» **What is expected**
Please answer these questions about the satellite TV forum thread below, using only what the thread states:
(a) Which two stations did TimL pick up on the new HDTV without an antenna?
(b) According to Cokeswigga, which satellite carries the locals for L.A.?
(c) What does quizzer say he needs to wait for?

» **Given passage**
━━━━━━━━━━

4. TV2 is SD only. Note that TV2 is an _output_ and the 2nd satellite _tuner_ is fully capable of recording HD that can by viewed in HD on TV1. Everything viewed on TV2 is downconverted.

6. Some EKB pages may be of interest: Dish 1000, ViP622, Dish HD channels

TimL,
There are no Dish HD locals on 148.


----------



## TimL (Apr 24, 2002)

BobaBird:
Thanks for the clarification of Dish locals on 148..Small update..I just today purchased a JVC 30" HDTV..Took me awhile to figure out the setup but now having it work as my TV2 on the 522. Without an antenna I am picking up WDLI 17 Canton and WNEO 45 Alliance-PBS. Am waiting for my Dish 622 install scheduled between 12-5 today. The HDTV will be my TV1 then with my 35" Panasonic being TV2..


----------



## Cokeswigga (Jan 25, 2005)

TimL said:


> The HD locals are either on 61.5 or 148 degree Satellites, so if you want Dish
> 
> I hope I helped you a little bit. Others may correct me on some things. I have been reading up in preparation for my own install. A lot of information to soak in..Good luck..
> 
> Edit:Cokeswigga above really laid out thing well for you..


Actually for L.A. the locals are on 129. For HD you will need a 1000 or a 2-dish setup

http://ekb.dbstalk.com/129list.htm


----------



## Jim5506 (Jun 7, 2004)

Each tuner can see only one satellite at a time, but with multiple tuners you can watch different satellites simultaneoously, and can switch to any channel you are approved to receive.


----------



## bestivo (Feb 14, 2007)

Thanks for all the replies,

I will probably need to get at least 2 different tuners as we're getting 3 HDTVs.


The TV2 is very nice on the 622 but only SD kinda sux.


----------



## quizzer (Aug 29, 2006)

I stay in orange county (92653) and my patio can see only 61.5 E*), 95, 101 (DTV) and not 110/119/129.

I have DTV for english and some international channels on E*.

If i want to go for HD, please advise me on the following:

1. DTV is ruled out since their HD satellites are on 110/119 (When will they put their HD stuff in soon to be launched 99/103)?

2. Can i get VOOM HD channels and NY local HD's from E*since LA locals are on 129?

3. If i choose 3 option:

- what all HD channels will i lose out that arent there in 61.5?
-monthly price and one time charge for it?

Thanks,


----------



## garys (Nov 4, 2005)

Dish will not sell you the HD package if you cannot get the two sat needed for them, nor will the give out of market locals. Looks like you are 0 for 2 with Dish.


----------



## quizzer (Aug 29, 2006)

garys said:


> Dish will not sell you the HD package if you cannot get the two sat needed for them, nor will the give out of market locals. Looks like you are 0 for 2 with Dish.


Thanks for responding.

I need to wait till DTV mirrors the HD feed in 99/103.


----------

━━━━━━━━━━

Extracted data entries
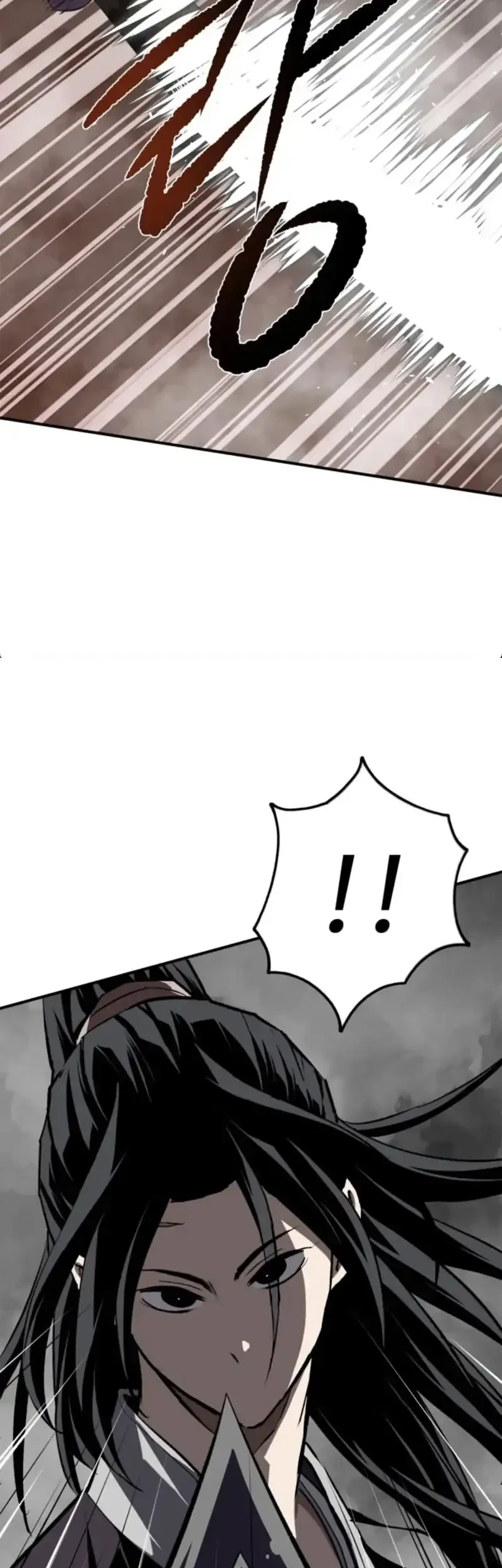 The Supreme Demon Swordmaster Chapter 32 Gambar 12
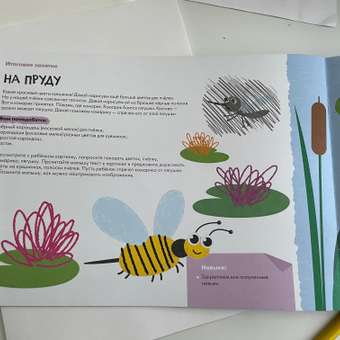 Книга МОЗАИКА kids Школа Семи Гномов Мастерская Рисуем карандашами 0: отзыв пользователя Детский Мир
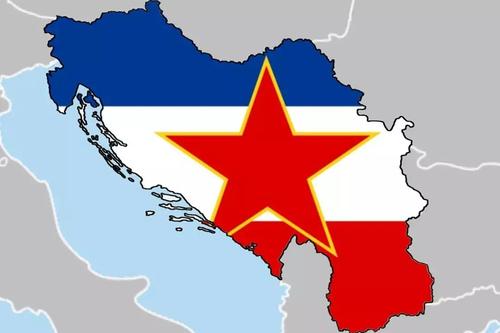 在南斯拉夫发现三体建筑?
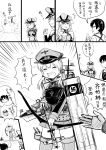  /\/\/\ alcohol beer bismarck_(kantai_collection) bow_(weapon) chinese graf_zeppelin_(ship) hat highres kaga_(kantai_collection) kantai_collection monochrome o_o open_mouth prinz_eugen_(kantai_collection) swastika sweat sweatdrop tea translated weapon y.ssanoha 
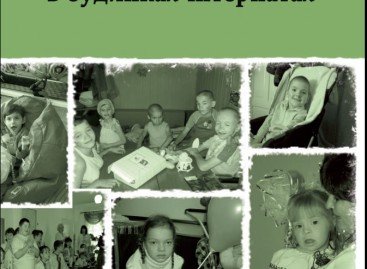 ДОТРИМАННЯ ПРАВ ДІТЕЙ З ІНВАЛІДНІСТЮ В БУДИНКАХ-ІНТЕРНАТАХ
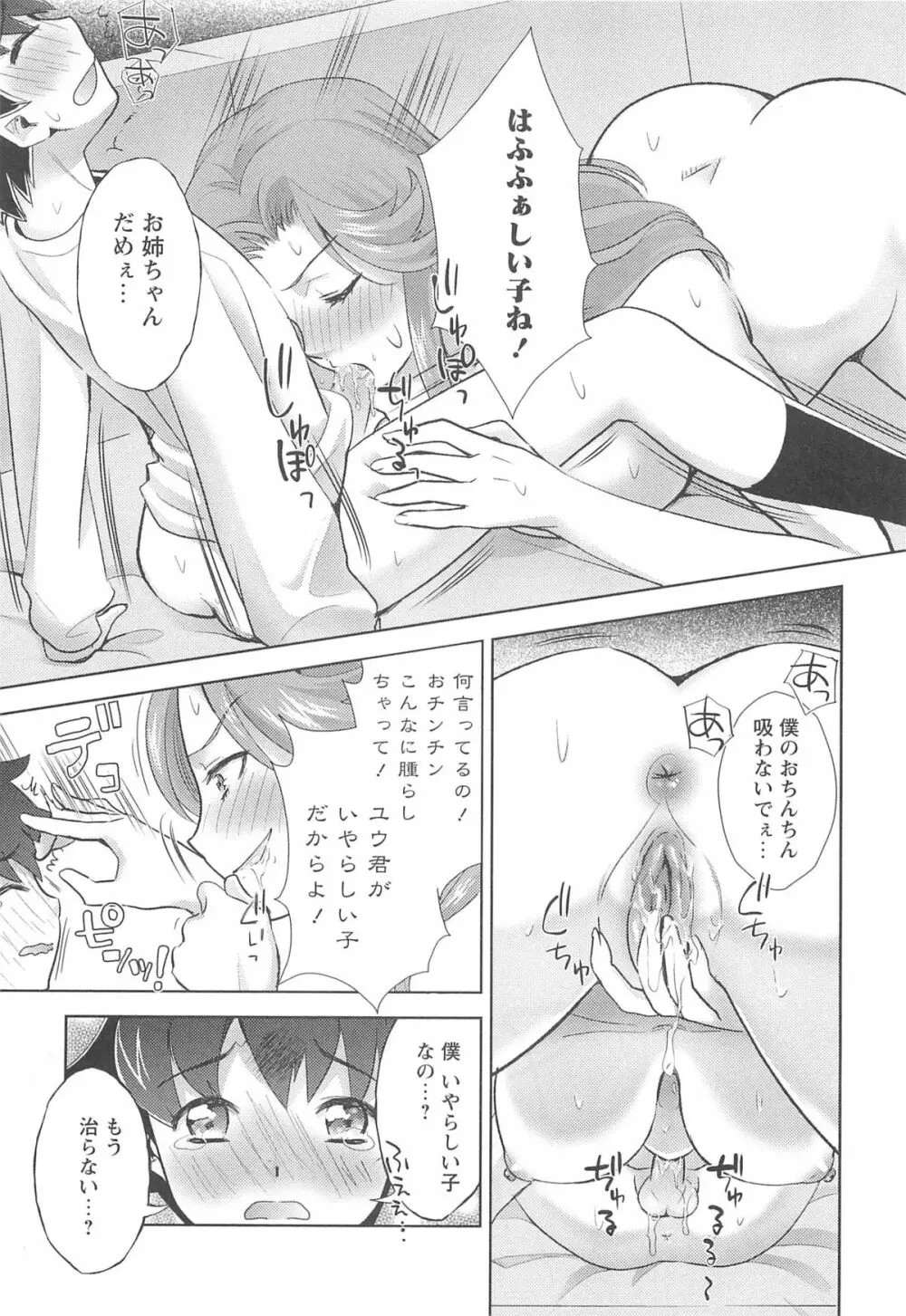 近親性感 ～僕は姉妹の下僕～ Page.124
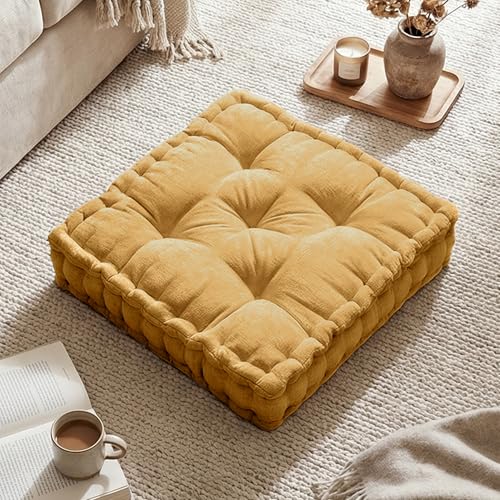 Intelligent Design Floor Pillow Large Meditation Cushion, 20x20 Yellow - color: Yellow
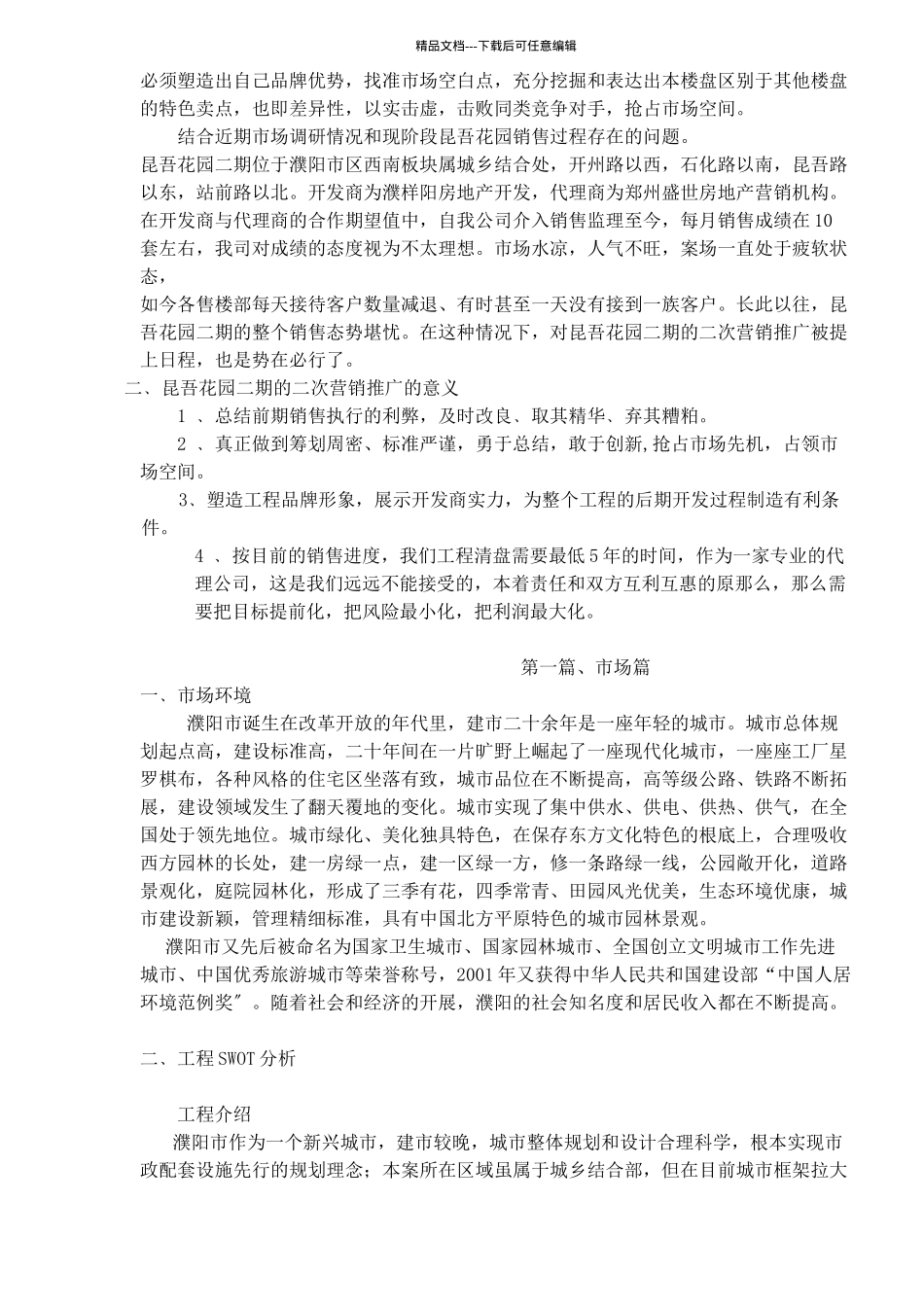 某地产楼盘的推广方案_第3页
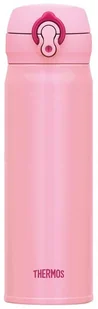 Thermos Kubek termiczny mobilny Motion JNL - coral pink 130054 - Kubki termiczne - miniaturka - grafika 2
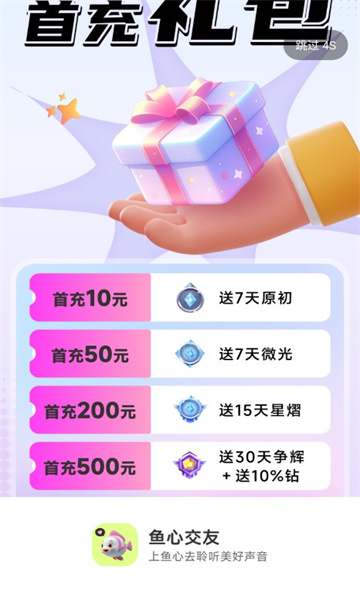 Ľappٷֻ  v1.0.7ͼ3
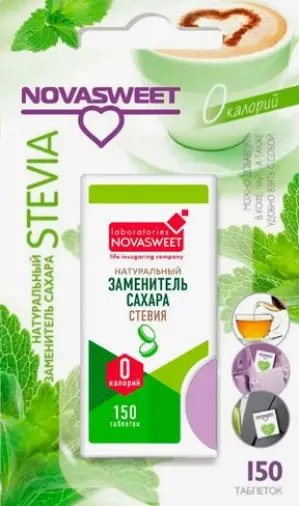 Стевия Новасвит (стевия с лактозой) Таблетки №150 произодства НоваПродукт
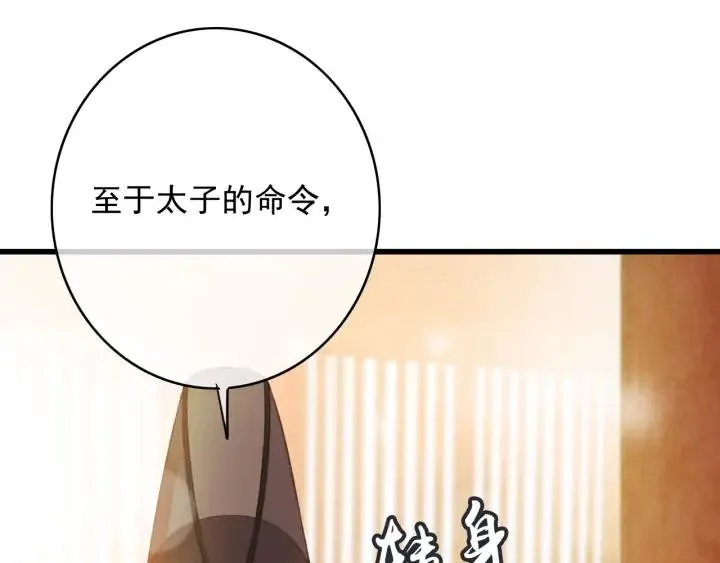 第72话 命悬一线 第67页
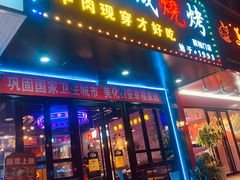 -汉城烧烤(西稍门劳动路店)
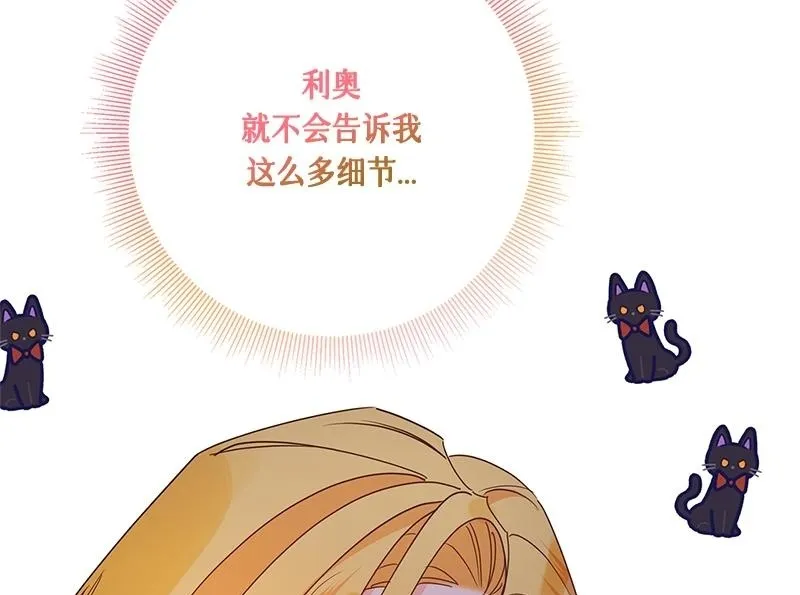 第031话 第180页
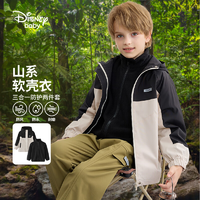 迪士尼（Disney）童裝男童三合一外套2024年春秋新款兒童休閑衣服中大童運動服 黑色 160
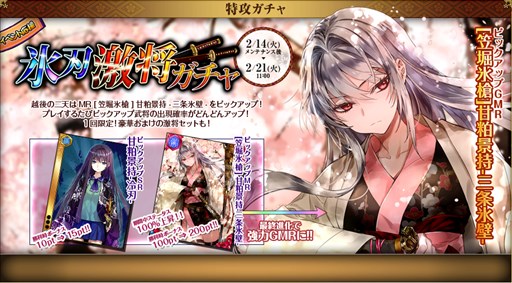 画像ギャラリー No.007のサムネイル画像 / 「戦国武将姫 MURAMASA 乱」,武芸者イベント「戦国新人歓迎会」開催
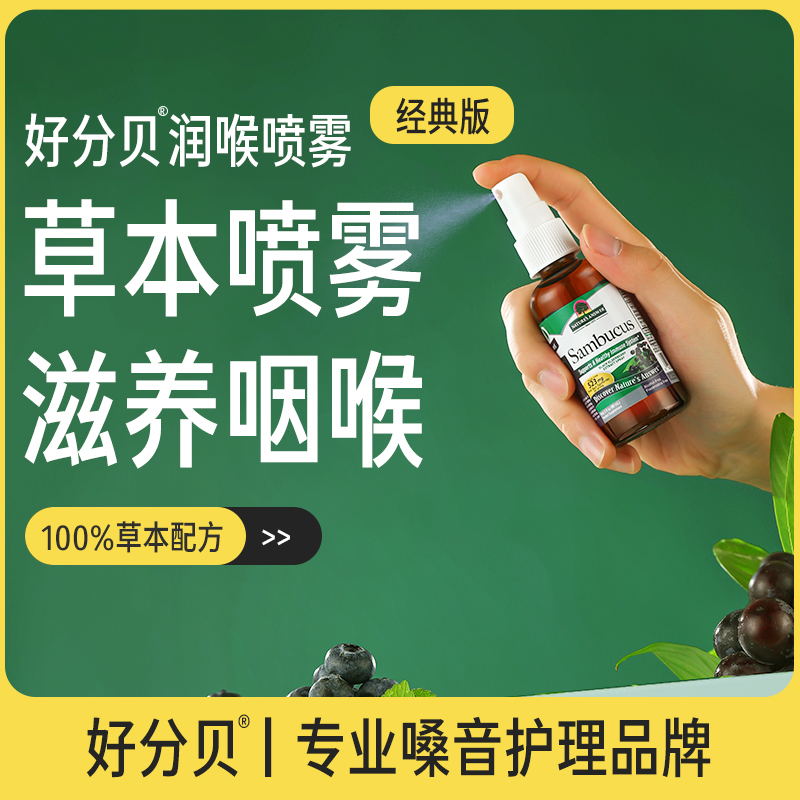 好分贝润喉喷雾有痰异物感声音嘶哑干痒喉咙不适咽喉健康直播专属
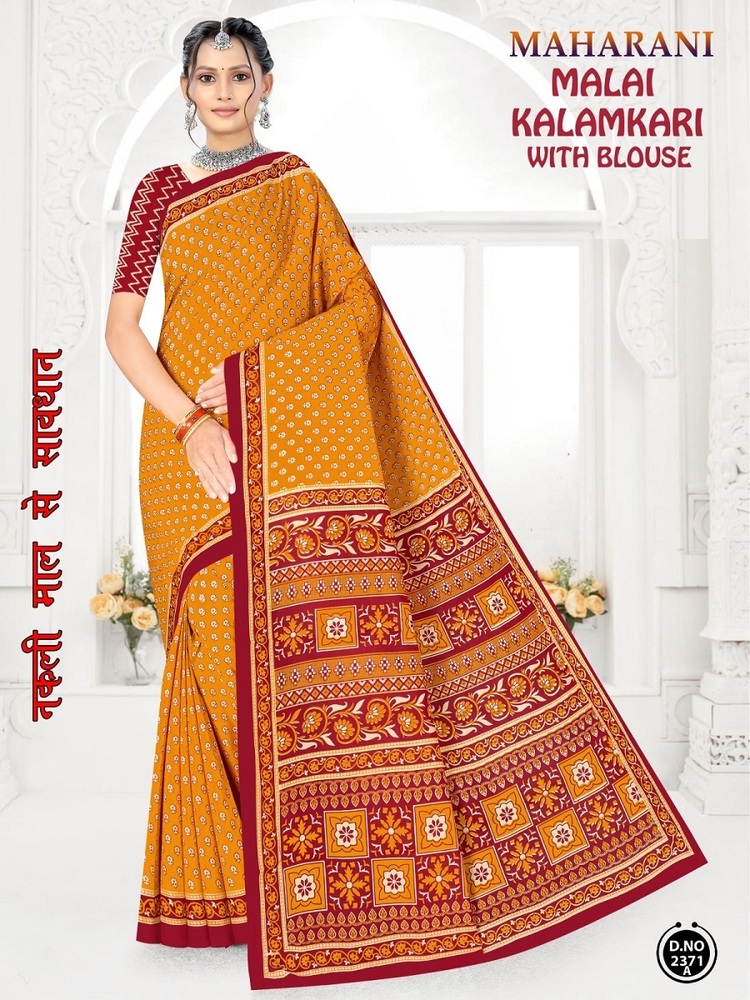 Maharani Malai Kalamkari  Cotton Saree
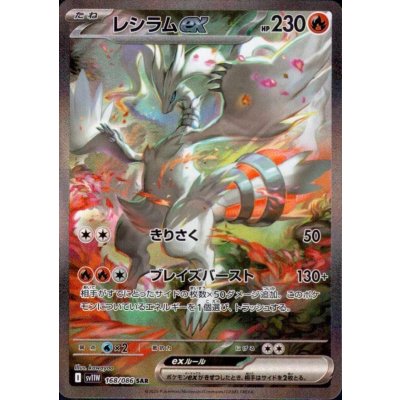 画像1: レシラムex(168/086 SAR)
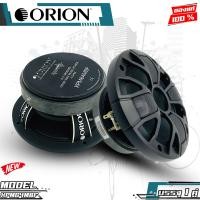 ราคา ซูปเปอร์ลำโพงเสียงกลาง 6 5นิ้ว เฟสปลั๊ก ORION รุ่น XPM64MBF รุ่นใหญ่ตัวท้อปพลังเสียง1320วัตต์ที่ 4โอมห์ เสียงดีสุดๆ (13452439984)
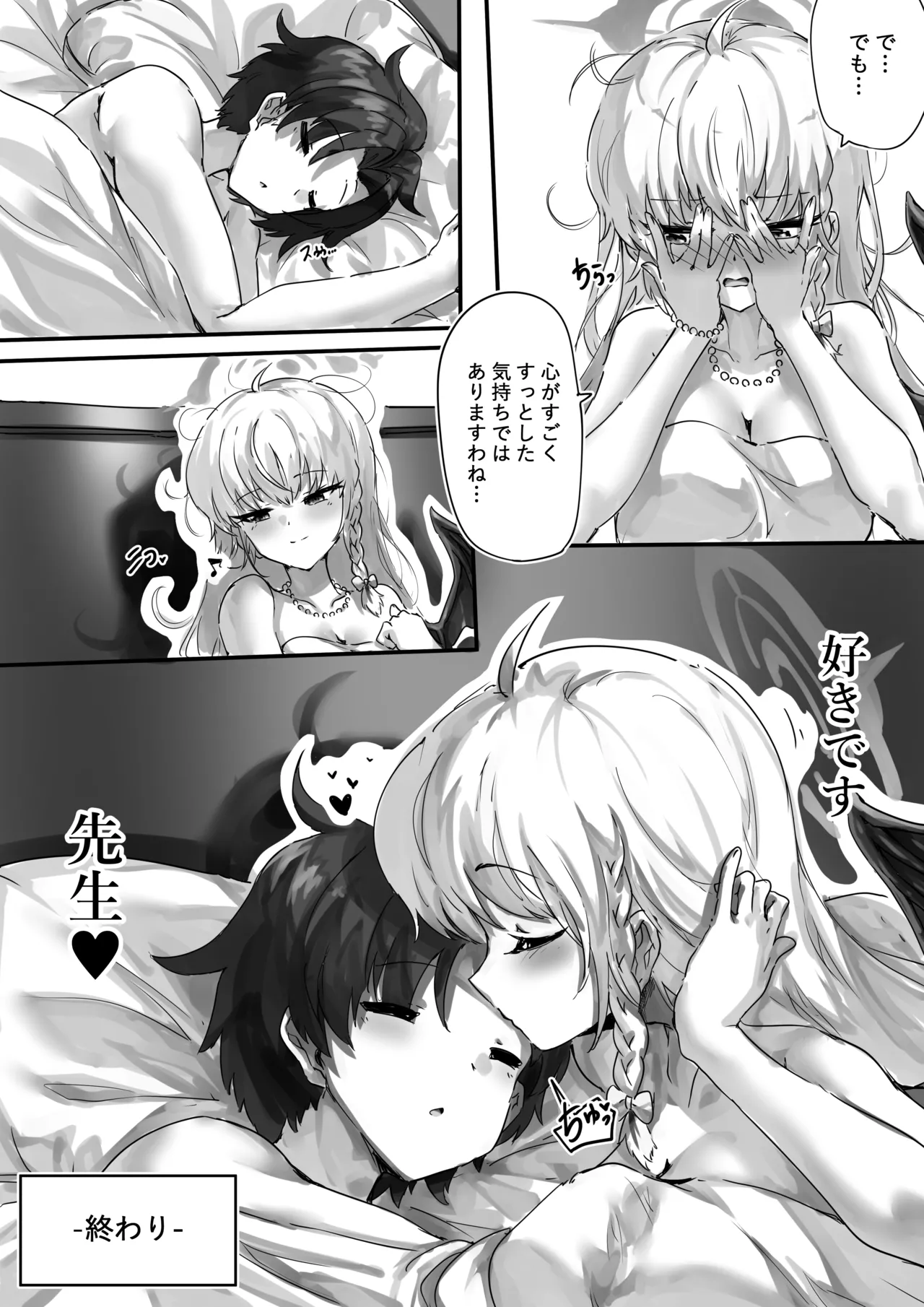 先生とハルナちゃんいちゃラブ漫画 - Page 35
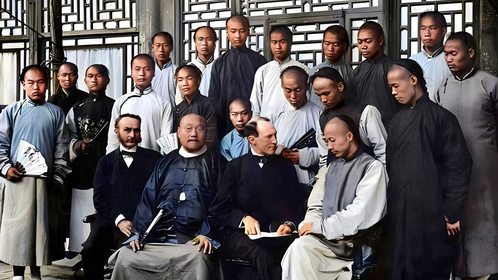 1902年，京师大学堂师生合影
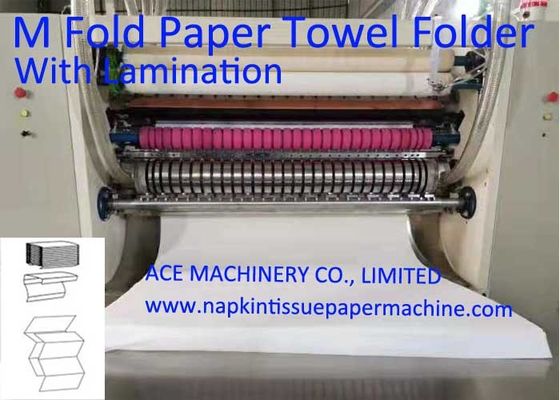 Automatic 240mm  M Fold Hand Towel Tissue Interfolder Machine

━━━━━━━━━━

» **Response for this exercise**
(a) WDLI 17 Canton and WNEO 45 Alliance-PBS.
(b) The 129 satellite.
(c) For DTV to mirror the HD feed in 99/103.